B. Snort will look for 0d0a5b52504c5d3030320d0a in the payload.
C. Packets that contain the payload of BACKDOOR SIG - SubSseven 22 will be flagged.
D. From this snort signature, packets with HOME_NET 27374 in the payload will be flagged.
Answer: B
Q298. Peter has been monitoring his IDS and sees that there are a huge number of ICMP Echo Reply packets that are being received on the External Gateway interface. Further inspection reveals they are not responses from internal hosts request but simply responses coming from the Internet. What could be the likely cause of this?
A. Someone Spoofed Peter’s IP Address while doing a land attack
B. Someone Spoofed Peter’s IP Address while doing a DoS attack
C. Someone Spoofed Peter’s IP Address while doing a smurf Attack
D. Someone Spoofed Peter’s IP address while doing a fraggle attack
Answer: C
Explanation: An attacker sends forged ICMP echo packets to broadcast addresses of vulnerable networks with forged source address pointing to the target (victim) of the attack. All the systems on these networks reply to the victim with ICMP echo replies. This rapidly exhausts the bandwidth available to the target.
Q299. What did the following commands determine?
C : user2sid earth guest S-1-5-21-343818398-789336058-1343024091-501
C:sid2user 5 21 343818398 789336058 1343024091 500 Name is Joe Domain is EARTH
A. That the Joe account has a SID of 500
B. These commands demonstrate that the guest account has NOT been disabled
C. These commands demonstrate that the guest account has been disabled
D. That the true administrator is Joe
E. Issued alone, these commands prove nothing
Answer: D
Explanation: One important goal of enumeration is to determine who the true administrator is. In the example above, the true administrator is Joe.

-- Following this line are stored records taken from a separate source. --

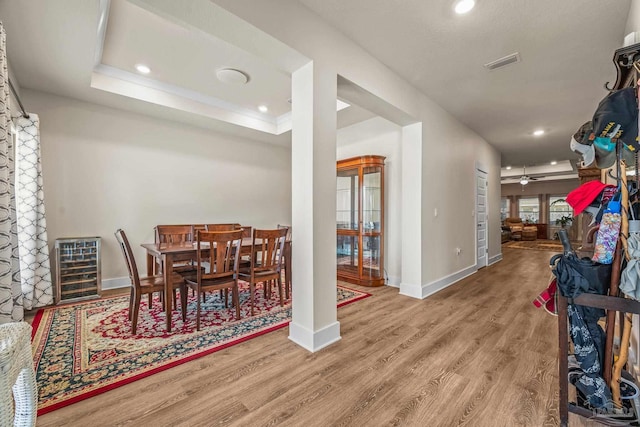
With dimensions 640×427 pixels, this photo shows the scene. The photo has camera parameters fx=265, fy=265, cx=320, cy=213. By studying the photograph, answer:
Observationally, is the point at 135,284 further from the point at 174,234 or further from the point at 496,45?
the point at 496,45

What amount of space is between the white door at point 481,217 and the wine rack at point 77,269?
6338mm

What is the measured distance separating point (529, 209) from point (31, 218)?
1541cm

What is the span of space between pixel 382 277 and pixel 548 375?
2.38 metres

Q300. The terrorist organizations are increasingly blocking all traffic from North America or from Internet Protocol addresses that point to users who rely on the English Language.
Hackers sometimes set a number of criteria for accessing their website. This information is shared among the co-hackers. For example if you are using a machine with the Linux Operating System and the Netscape browser then you will have access to their website in a convert way. When federal investigators using PCs running windows and using Internet Explorer visited the hacker’s shared site, the hacker’s system immediately mounted a distributed denial-of-service attack against the federal system.

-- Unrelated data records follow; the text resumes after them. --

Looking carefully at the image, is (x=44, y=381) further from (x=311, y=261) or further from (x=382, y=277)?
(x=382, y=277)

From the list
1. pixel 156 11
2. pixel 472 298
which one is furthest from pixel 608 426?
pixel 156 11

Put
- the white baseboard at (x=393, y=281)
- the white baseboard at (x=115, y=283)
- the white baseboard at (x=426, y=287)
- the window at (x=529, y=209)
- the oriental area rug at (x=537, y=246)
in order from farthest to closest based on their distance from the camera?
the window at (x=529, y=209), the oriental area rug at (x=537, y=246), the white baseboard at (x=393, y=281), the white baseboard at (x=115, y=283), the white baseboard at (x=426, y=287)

Companies today are engaging in tracking competitor’s through reverse IP address lookup sites like whois.com, which provide an IP address’s domain. When the competitor visits the companies website they are directed to a products page without discount and prices are marked higher for their product. When normal users visit the website they are directed to a page with full-blown product details along with attractive discounts. This is based on IP-based blocking, where certain addresses are barred from accessing a site.

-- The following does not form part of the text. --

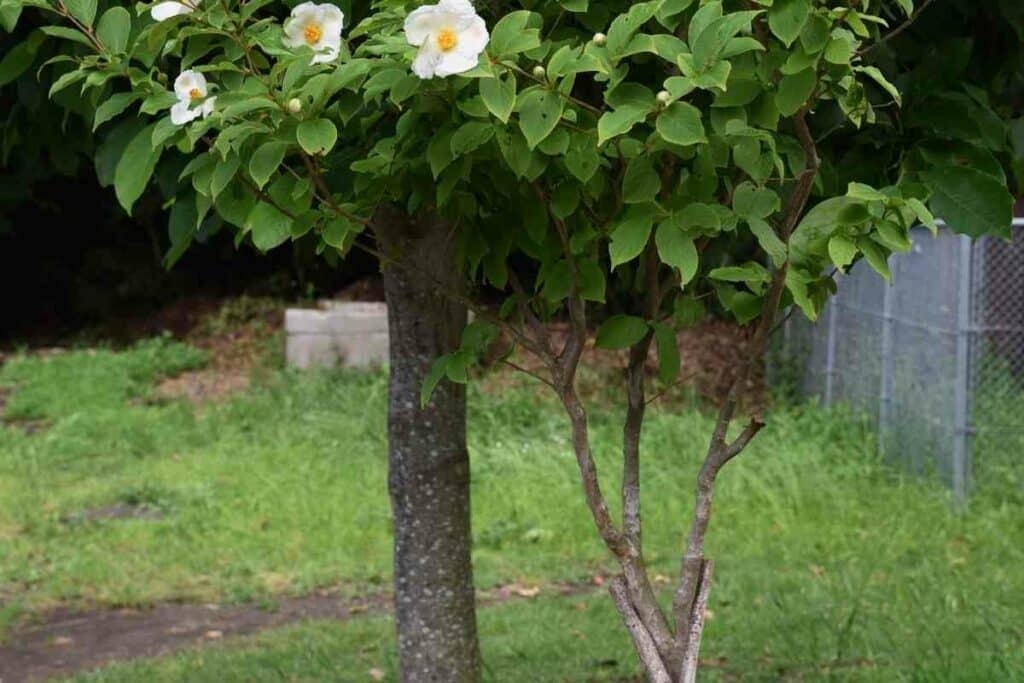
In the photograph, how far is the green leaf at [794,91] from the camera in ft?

What is this masking technique called?
A. Website Cloaking
B. Website Filtering
C. IP Access Blockade
D. Mirrored WebSite
Answer: A
Explanation: Website Cloaking travels under a variety of alias including Stealth, Stealth scripts, IP delivery, Food Script, and Phantom page technology. It’s hot- due to its ability to manipulate those elusive top-ranking results from spider search engines.